Fu il fondatore della Scuola dei Sestii – chiamata da Seneca anche setta dei Sestii – una scuola filosofica che fonde lo stoicismo con elementi del pitagorismo, del platonismo e dell'aristotelismo.

Secondo la testimonianza di Seneca, rinunciò alla carriera politica per fondare la sua scuola filosofica. Viene citato dallo stesso Seneca, a proposito delle sue convinzioni vegetariane, nelle Lettere a Lucilio (108, 18): «Sestio riteneva che l'uomo avesse abbastanza per nutrirsi anche senza spargere sangue, e che divenisse un'abitudine alla crudeltà lo squarciare gli animali per il piacere della gola.
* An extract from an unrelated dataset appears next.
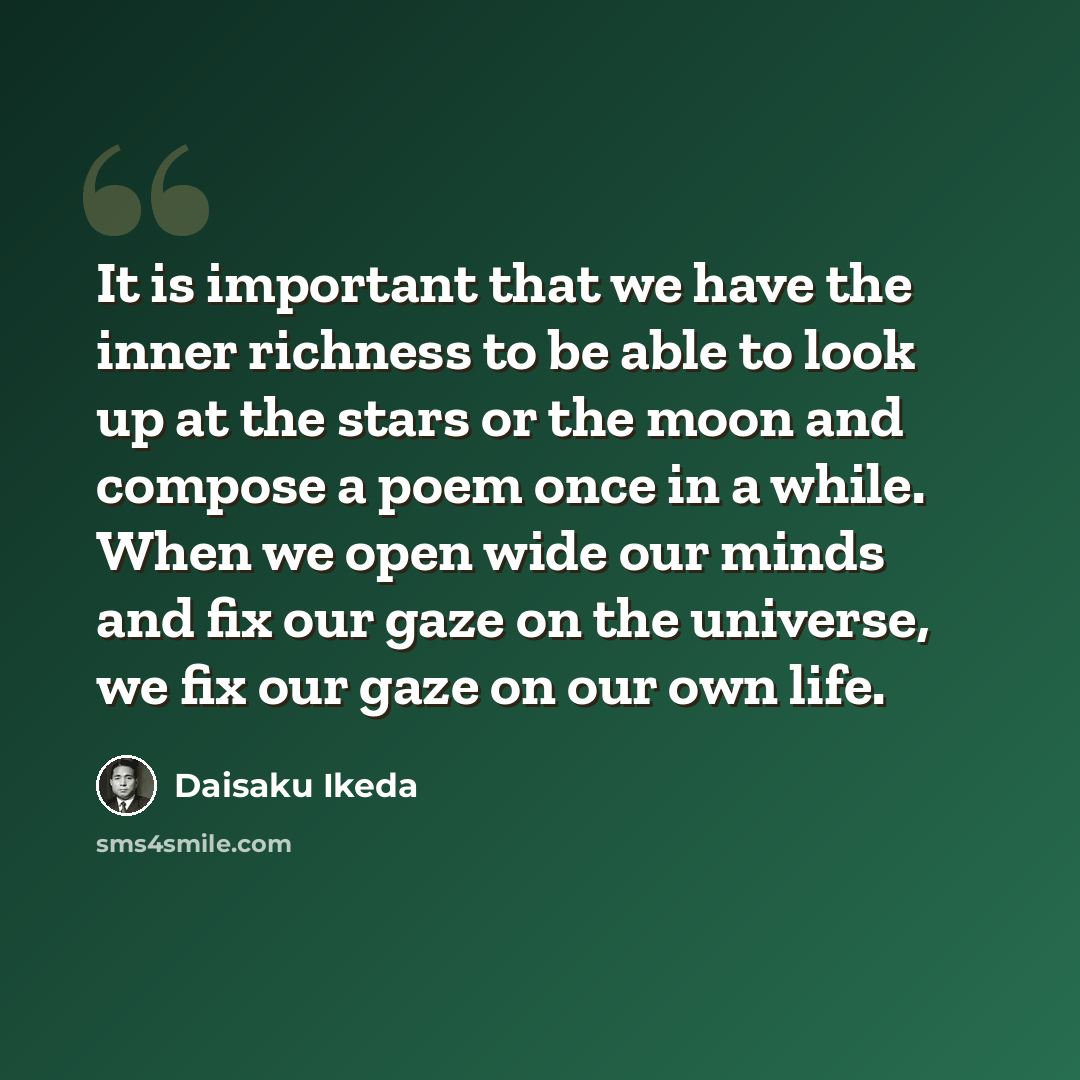 “It is important that we have the inner richness to be able to look up at the stars or the moon and compose a poem once in a while. When we open wide our minds and fix our gaze on the universe, we fix our gaze on our own life.” quote by Daisaku Ikeda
Aggiungeva poi che bisogna limitare gli incentivi alla dissolutezza; concludeva che gli alimenti di varia qualità sono contrari alla salute e dannosi al nostro corpo»[1].

La setta dei Sestii fu frequentata anche dall'enciclopedista Aulo Cornelio Celso e dai precettori dello stesso Seneca: il filosofo Sozione di Alessandria e il retore Papirio Fabiano.

[modifica] Note

  1. ^ Seneca, Tutte le opere, a cura di Giovanni Reale, Bompiani, Milano, 2000.